_GIVEN PASSAGE_
=-=-=

Efudix cream® (5-fluorauracil cream):

Efudix® is applied twice daily for 3-4 weeks or once daily for 4-6 weeks to a small area of affected skin. It must be applied to a very small area and no larger than the size of the palm of your hand for the first course (less than 8-10cm2). This is because it can cause intense inflammation in both the lesion and any surrounding skin that has early sun-damage. With time, some patients find they can treat larger areas but most find it is better to apply to a small area and then move to other areas over a number of weeks.

If you apply it to the whole face or scalp, it can cause significant inflammation and whilst this is not serious, it can look very unsightly.

It works by destroying abnormal skin cells and causes a pronounced inflammation in skin lesions. It is normal to see redness, crusting, and rarely ulceration. Treatment may need to be stopped for a few days if the reaction is very intense. You may need to ask your GP to prescribe a topical steroid/antibiotic (Fucibet® cream) if the reaction is severe and unexpected. It is 85% effective and is very effective for multiple unstable lesions. Treatment courses can be repeated or rotated around different areas. Some experienced users find it can be used for 2-3 weeks on individual lesions that crop up with good results.

Cryotherapy freezing (liquid nitrogen):

Cryotherapy destroys the unstable skin cells allowing healthy skin cells to heal the treated area. Freezing typically takes a few seconds and wounds heal in 7-15 days. It is relatively painful but very effective (90% of skin lesions will resolve with a single freeze). Side-effects include blistering, crusting and occasionally a white permanent scar.

Skin curettage & cautery:

This technique tends to be used for thickened lesions that may not respond to topical treatments or cryotherapy. The procedure involves an injection of local anaesthetic into the skin followed by gentle scraping with a device called a curette. This removes the abnormal cells of the skin. It is followed by cautery to seal the bleeding blood vessels. Treated areas usually heal well within 10-21 days.

Curettage may cause a permanent white or pale scar and there is always a small risk of recurrence. Facial lesions usually completely heal in 7-14 days. Healing on the lower leg can be slow and take many weeks to completely recover. Occasionally, a raised scar may develop in treated areas especially on the chest that may necessitate an injection of steroid.

=-=-=

_DATA PROVIDED_
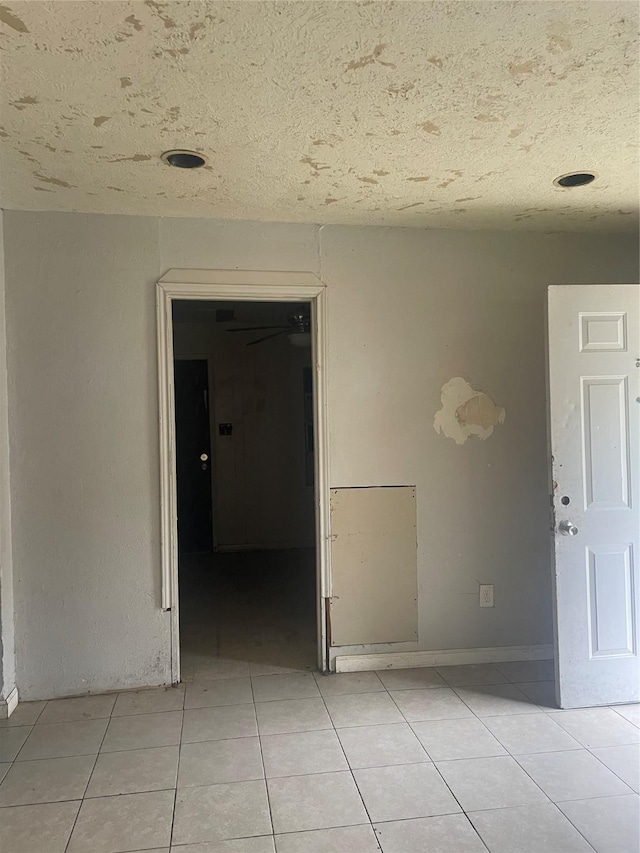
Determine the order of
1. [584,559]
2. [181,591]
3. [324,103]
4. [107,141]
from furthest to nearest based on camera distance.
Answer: [181,591]
[584,559]
[107,141]
[324,103]

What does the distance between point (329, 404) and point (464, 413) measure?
0.77 meters

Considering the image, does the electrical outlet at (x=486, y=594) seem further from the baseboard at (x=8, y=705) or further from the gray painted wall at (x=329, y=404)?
the baseboard at (x=8, y=705)

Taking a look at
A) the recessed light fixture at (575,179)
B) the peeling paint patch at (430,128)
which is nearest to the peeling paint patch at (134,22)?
the peeling paint patch at (430,128)

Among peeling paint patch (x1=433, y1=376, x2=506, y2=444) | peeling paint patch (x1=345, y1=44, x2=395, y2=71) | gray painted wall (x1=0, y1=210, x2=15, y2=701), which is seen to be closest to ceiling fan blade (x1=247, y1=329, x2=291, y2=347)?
peeling paint patch (x1=433, y1=376, x2=506, y2=444)

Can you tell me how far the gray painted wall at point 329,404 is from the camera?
2838 millimetres

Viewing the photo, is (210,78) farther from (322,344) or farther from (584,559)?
(584,559)

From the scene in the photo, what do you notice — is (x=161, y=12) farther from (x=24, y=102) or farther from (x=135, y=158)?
(x=135, y=158)

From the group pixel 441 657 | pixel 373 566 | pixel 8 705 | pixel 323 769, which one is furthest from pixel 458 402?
pixel 8 705

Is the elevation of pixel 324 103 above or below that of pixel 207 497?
above

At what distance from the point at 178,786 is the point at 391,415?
1.98m

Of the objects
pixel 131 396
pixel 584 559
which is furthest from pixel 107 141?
pixel 584 559

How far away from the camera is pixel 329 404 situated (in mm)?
3131

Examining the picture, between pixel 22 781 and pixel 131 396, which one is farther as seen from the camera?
pixel 131 396

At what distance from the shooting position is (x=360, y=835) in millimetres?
1867
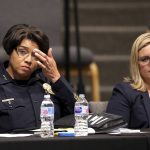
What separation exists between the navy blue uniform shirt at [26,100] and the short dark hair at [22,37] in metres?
0.13

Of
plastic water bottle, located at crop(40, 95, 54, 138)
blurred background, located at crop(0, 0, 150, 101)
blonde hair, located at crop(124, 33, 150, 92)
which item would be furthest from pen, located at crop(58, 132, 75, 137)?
blurred background, located at crop(0, 0, 150, 101)

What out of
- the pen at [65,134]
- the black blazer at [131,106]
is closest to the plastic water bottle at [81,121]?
the pen at [65,134]

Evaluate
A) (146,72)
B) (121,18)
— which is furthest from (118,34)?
(146,72)

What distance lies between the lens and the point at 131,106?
386 centimetres

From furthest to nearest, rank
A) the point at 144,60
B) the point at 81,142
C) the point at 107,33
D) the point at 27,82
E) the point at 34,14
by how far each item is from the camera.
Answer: the point at 107,33
the point at 34,14
the point at 144,60
the point at 27,82
the point at 81,142

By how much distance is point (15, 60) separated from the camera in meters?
3.60

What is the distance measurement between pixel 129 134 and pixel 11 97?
2.75 feet

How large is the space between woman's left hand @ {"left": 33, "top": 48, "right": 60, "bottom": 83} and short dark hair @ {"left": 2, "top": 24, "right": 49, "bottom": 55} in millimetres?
117

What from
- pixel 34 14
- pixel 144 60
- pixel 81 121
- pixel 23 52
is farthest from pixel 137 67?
pixel 34 14

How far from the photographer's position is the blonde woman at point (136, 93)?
3818mm

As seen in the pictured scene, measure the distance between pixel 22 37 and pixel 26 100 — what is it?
366 mm

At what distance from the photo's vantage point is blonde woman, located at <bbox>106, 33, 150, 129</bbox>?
150 inches

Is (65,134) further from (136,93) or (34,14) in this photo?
(34,14)

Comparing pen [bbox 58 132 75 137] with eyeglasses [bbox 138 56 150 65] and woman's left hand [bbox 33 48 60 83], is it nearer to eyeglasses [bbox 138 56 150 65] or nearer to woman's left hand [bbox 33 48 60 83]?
woman's left hand [bbox 33 48 60 83]
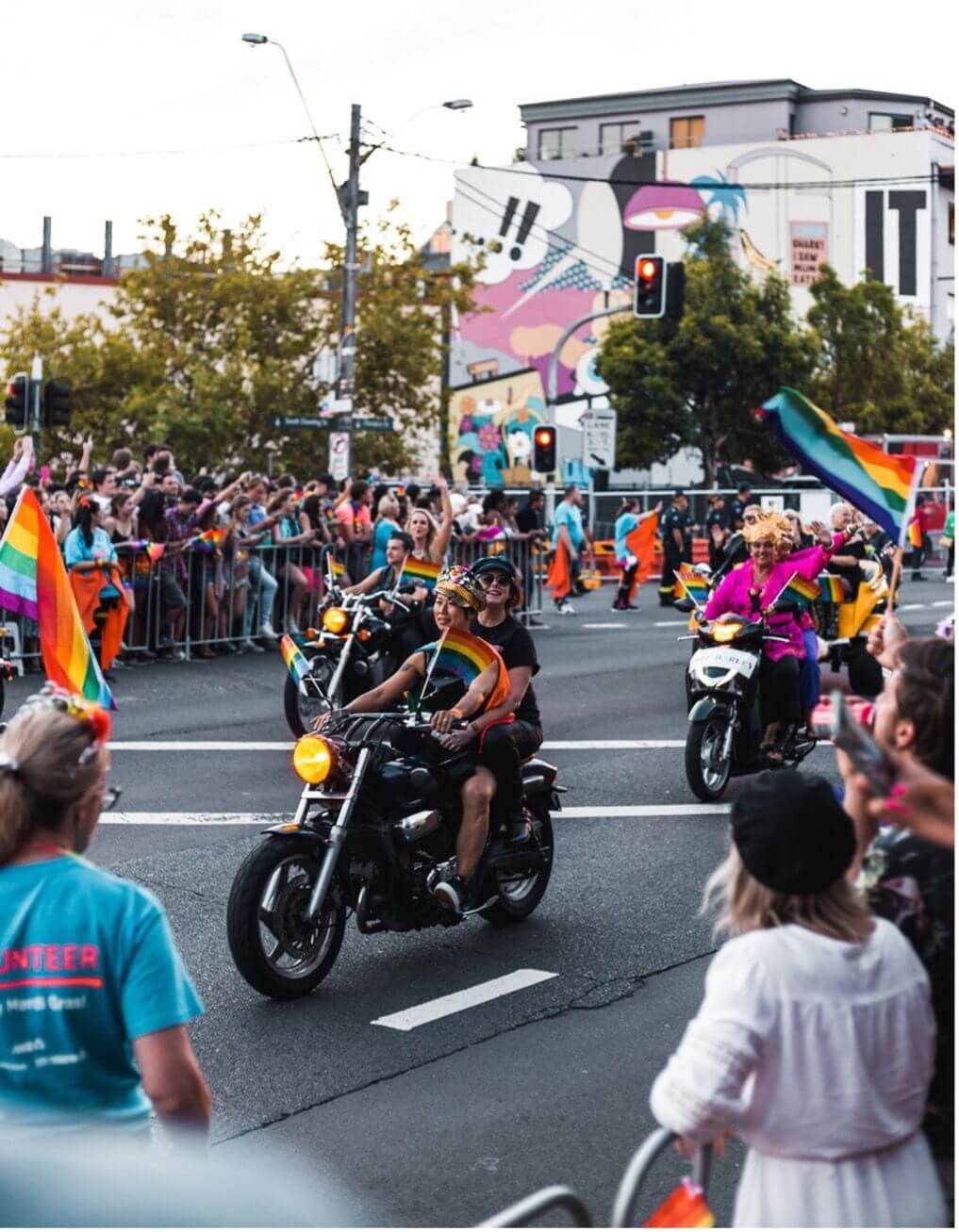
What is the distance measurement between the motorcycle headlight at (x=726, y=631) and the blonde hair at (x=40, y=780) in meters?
8.33

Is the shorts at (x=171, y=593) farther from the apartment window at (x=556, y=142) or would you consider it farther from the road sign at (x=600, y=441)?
the apartment window at (x=556, y=142)

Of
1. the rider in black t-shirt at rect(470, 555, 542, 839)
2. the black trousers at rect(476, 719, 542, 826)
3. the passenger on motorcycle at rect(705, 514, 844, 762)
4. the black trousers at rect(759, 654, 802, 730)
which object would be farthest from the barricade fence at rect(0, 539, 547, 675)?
the black trousers at rect(476, 719, 542, 826)

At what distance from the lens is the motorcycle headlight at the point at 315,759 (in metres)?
7.08

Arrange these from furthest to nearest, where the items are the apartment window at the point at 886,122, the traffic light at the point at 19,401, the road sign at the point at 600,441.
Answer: the apartment window at the point at 886,122
the road sign at the point at 600,441
the traffic light at the point at 19,401

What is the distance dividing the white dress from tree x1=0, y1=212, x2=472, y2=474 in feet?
112

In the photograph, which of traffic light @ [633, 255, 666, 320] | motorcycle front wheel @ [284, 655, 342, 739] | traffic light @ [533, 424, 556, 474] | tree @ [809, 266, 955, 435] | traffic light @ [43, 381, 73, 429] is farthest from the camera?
tree @ [809, 266, 955, 435]

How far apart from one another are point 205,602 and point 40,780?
1536cm

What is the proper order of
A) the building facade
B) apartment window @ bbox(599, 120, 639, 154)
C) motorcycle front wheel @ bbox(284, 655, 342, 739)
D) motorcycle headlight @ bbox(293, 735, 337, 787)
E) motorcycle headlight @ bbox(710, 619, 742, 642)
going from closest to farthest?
motorcycle headlight @ bbox(293, 735, 337, 787) < motorcycle headlight @ bbox(710, 619, 742, 642) < motorcycle front wheel @ bbox(284, 655, 342, 739) < the building facade < apartment window @ bbox(599, 120, 639, 154)

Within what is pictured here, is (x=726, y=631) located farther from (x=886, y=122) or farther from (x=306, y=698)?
(x=886, y=122)

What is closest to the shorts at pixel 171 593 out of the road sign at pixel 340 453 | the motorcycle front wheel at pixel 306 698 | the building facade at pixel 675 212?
the motorcycle front wheel at pixel 306 698

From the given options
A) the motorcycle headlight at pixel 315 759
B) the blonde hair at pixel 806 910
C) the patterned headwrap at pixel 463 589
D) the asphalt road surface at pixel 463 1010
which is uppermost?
the patterned headwrap at pixel 463 589

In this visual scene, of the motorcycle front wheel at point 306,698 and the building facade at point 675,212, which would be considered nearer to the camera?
the motorcycle front wheel at point 306,698

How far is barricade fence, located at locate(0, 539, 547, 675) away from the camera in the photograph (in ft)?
55.8

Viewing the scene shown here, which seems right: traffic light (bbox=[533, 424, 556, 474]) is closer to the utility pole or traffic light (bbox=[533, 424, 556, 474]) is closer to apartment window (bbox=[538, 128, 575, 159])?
the utility pole
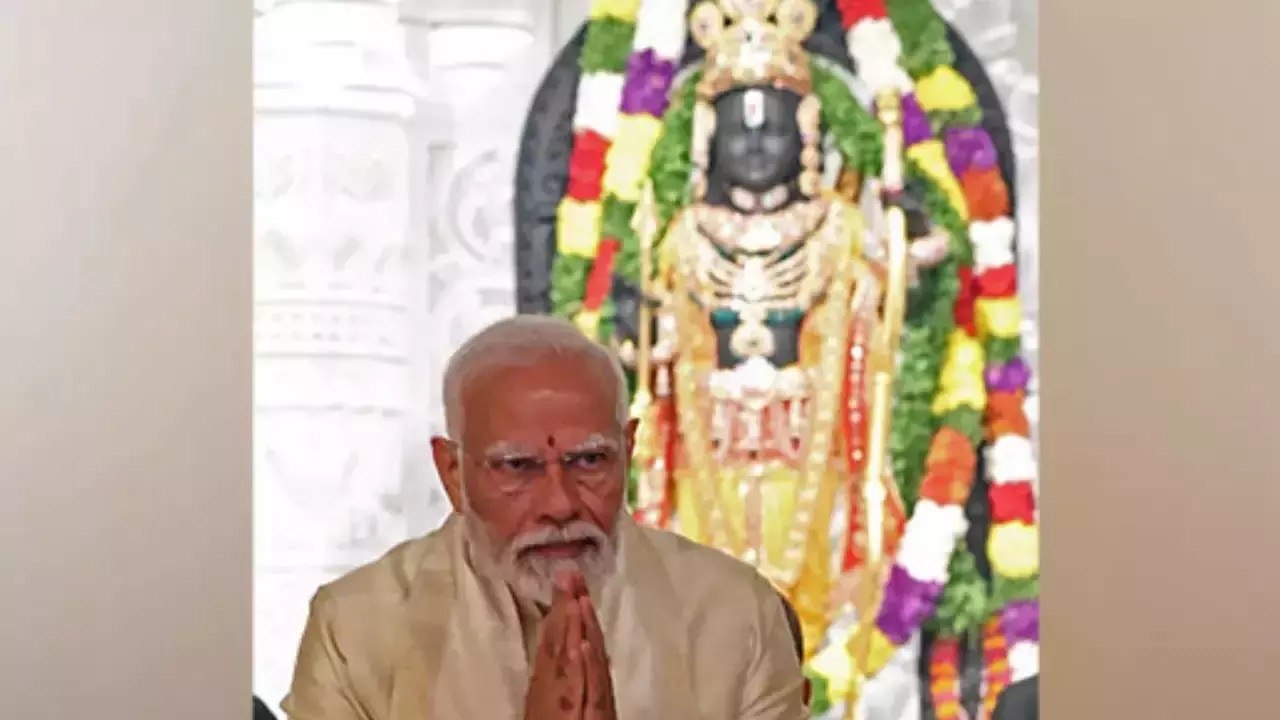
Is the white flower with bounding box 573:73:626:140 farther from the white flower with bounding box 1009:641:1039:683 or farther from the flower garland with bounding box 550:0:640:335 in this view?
the white flower with bounding box 1009:641:1039:683

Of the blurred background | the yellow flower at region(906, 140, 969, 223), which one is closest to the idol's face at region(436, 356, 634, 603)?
the blurred background

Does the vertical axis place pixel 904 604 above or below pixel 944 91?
below

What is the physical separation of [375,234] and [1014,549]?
1.28 metres

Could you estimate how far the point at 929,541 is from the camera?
324 centimetres

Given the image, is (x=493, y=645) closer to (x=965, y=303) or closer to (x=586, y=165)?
(x=586, y=165)

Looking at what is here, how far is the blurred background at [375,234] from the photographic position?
3.18 meters

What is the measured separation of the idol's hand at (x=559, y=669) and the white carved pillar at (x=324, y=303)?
1177mm

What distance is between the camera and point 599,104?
3271mm

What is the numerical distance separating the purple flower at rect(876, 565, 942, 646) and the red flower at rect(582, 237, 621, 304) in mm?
721

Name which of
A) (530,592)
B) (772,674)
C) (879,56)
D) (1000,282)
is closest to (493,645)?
(530,592)

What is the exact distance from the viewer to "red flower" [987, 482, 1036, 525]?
3.21 m
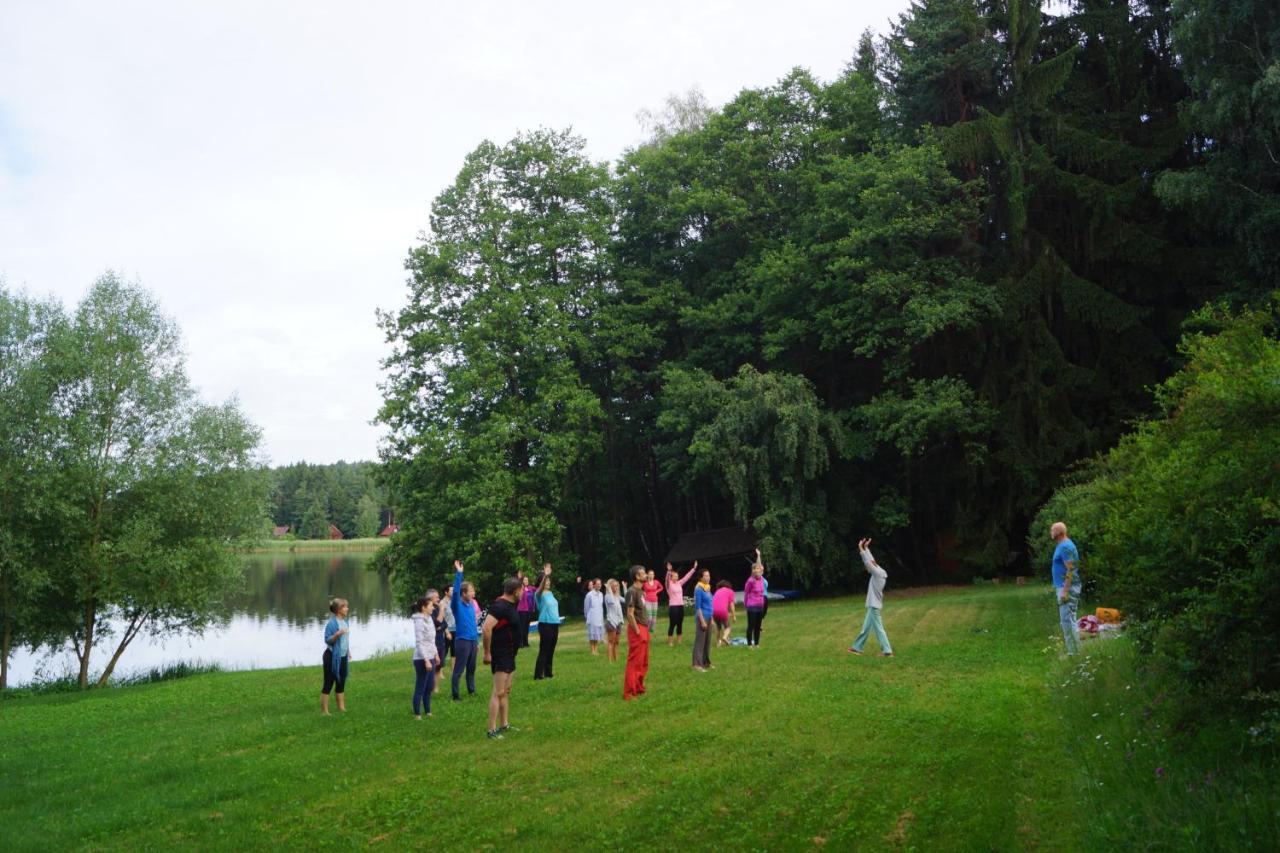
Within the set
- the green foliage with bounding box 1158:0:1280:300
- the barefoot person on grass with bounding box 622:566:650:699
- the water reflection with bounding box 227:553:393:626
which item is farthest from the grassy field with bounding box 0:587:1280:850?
the water reflection with bounding box 227:553:393:626

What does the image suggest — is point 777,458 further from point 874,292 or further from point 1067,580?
point 1067,580

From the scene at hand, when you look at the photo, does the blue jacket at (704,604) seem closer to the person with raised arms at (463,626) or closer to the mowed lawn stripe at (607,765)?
the mowed lawn stripe at (607,765)

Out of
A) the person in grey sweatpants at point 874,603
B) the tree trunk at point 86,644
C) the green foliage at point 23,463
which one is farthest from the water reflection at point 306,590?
the person in grey sweatpants at point 874,603

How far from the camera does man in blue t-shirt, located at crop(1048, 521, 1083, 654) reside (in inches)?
535

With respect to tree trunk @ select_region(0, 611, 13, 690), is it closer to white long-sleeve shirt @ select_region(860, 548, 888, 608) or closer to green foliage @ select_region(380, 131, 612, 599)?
green foliage @ select_region(380, 131, 612, 599)

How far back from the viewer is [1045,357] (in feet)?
114

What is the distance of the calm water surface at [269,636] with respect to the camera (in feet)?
104

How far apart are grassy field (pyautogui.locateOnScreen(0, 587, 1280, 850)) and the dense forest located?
Answer: 64.6 feet

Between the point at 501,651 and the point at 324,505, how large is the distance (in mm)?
139346

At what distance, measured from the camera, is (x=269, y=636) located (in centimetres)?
4272

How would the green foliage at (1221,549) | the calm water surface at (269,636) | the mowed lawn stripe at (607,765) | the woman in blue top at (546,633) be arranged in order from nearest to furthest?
the green foliage at (1221,549), the mowed lawn stripe at (607,765), the woman in blue top at (546,633), the calm water surface at (269,636)

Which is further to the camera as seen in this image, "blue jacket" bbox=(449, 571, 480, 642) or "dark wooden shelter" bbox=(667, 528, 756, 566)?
"dark wooden shelter" bbox=(667, 528, 756, 566)

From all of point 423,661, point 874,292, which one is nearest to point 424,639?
point 423,661

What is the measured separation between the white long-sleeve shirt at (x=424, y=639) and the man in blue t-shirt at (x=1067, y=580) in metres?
8.79
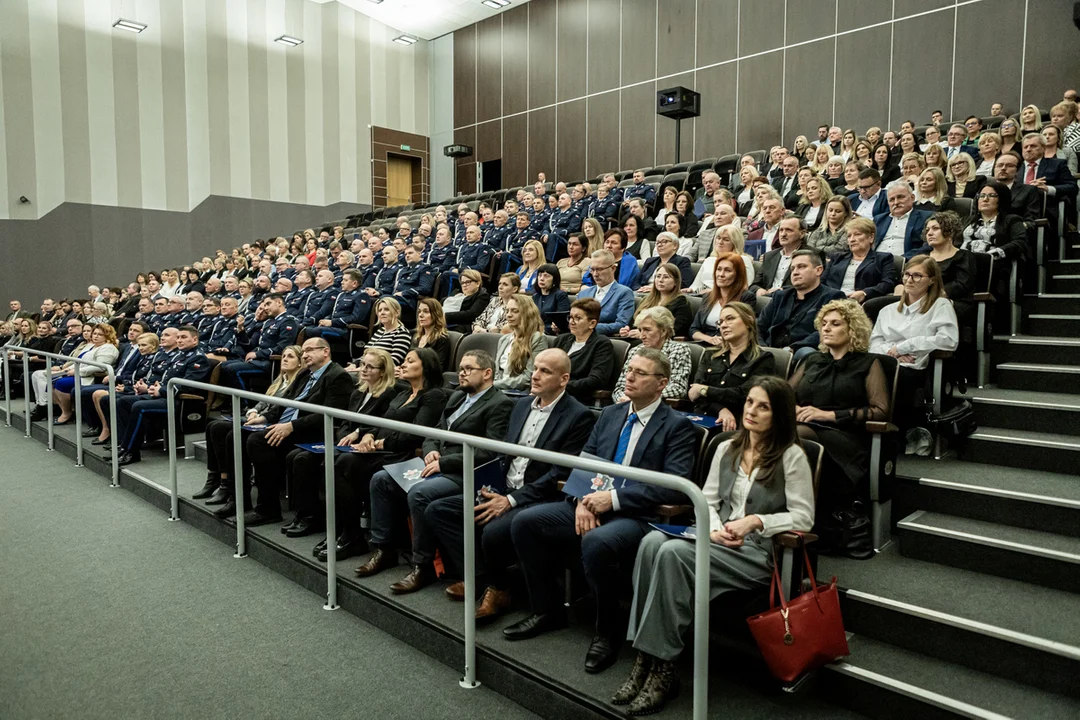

=-=-=

_TASK LIST_
1. According to the passage on skin lesion treatments, how long do wounds usually take to heal after cryotherapy freezing?
2. In the passage on skin lesion treatments, rewrite everything from "Efudix cream® (5-fluorauracil" down to "number of weeks.", substituting "back" for "palm".
3. Name every treatment that the passage on skin lesion treatments describes under its own heading.

_NUMBERED ANSWERS_
1. 7-15 days

2.
Efudix cream® (5-fluorauracil cream):

Efudix® is applied twice daily for 3-4 weeks or once daily for 4-6 weeks to a small area of affected skin. It must be applied to a very small area and no larger than the size of the back of your hand for the first course (less than 8-10cm2). This is because it can cause intense inflammation in both the lesion and any surrounding skin that has early sun-damage. With time, some patients find they can treat larger areas but most find it is better to apply to a small area and then move to other areas over a number of weeks.

3. Efudix cream (5-fluorauracil cream), cryotherapy freezing (liquid nitrogen), and skin curettage & cautery